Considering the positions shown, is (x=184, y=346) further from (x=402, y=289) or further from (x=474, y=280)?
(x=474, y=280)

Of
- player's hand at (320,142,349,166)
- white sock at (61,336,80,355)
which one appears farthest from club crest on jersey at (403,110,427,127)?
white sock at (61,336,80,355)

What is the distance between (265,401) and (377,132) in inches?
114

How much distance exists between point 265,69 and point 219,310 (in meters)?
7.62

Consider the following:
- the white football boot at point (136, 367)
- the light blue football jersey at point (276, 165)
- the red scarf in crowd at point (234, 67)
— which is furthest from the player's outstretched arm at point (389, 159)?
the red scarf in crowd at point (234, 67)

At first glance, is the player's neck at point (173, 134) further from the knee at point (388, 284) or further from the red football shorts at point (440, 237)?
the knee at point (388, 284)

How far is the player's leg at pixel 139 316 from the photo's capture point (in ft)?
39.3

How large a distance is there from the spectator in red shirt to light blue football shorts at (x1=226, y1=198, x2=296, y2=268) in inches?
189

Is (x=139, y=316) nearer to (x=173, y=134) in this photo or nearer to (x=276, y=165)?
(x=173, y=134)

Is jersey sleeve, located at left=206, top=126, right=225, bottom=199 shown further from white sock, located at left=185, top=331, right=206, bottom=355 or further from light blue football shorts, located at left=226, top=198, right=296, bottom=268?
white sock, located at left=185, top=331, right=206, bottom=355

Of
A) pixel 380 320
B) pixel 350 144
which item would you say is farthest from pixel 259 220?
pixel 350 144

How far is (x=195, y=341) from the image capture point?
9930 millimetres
━━━━━━━━━━
**THE EXERCISE:** Rewrite the listing above with every instance of "football" changed to "soccer", keeping everything else the same.

**RESPONSE:**
Considering the positions shown, is (x=184, y=346) further from (x=402, y=289) or further from (x=474, y=280)?
(x=474, y=280)

Of
- player's hand at (320,142,349,166)
- white sock at (61,336,80,355)
which one appears farthest from club crest on jersey at (403,110,427,127)?
white sock at (61,336,80,355)

What is the distance between (265,401) and (377,132) in inches?
114

How much distance exists between point 265,69 and point 219,310 (in meters)?
7.62

Consider the following:
- the white soccer boot at point (136, 367)
- the light blue soccer jersey at point (276, 165)
- the red scarf in crowd at point (234, 67)
— which is furthest from the player's outstretched arm at point (389, 159)?
the red scarf in crowd at point (234, 67)

At first glance, is the player's neck at point (173, 134) further from the knee at point (388, 284) or further from the red soccer shorts at point (440, 237)?
the knee at point (388, 284)

How far is the player's leg at pixel 139 316 from the photo's capture point (in ft)?
39.3

How large a distance is there from the spectator in red shirt to light blue soccer shorts at (x1=226, y1=198, x2=296, y2=268) in inches?
189

Is (x=139, y=316) nearer to (x=173, y=134) in this photo or nearer to (x=276, y=165)?
(x=173, y=134)

Is jersey sleeve, located at left=206, top=126, right=225, bottom=199 shown further from white sock, located at left=185, top=331, right=206, bottom=355 or further from light blue soccer shorts, located at left=226, top=198, right=296, bottom=268?
white sock, located at left=185, top=331, right=206, bottom=355

Of
A) pixel 380 320
B) pixel 350 144
which item would you say is farthest from pixel 259 220?
pixel 350 144

How far is (x=195, y=341) from the image capture point?
9930 millimetres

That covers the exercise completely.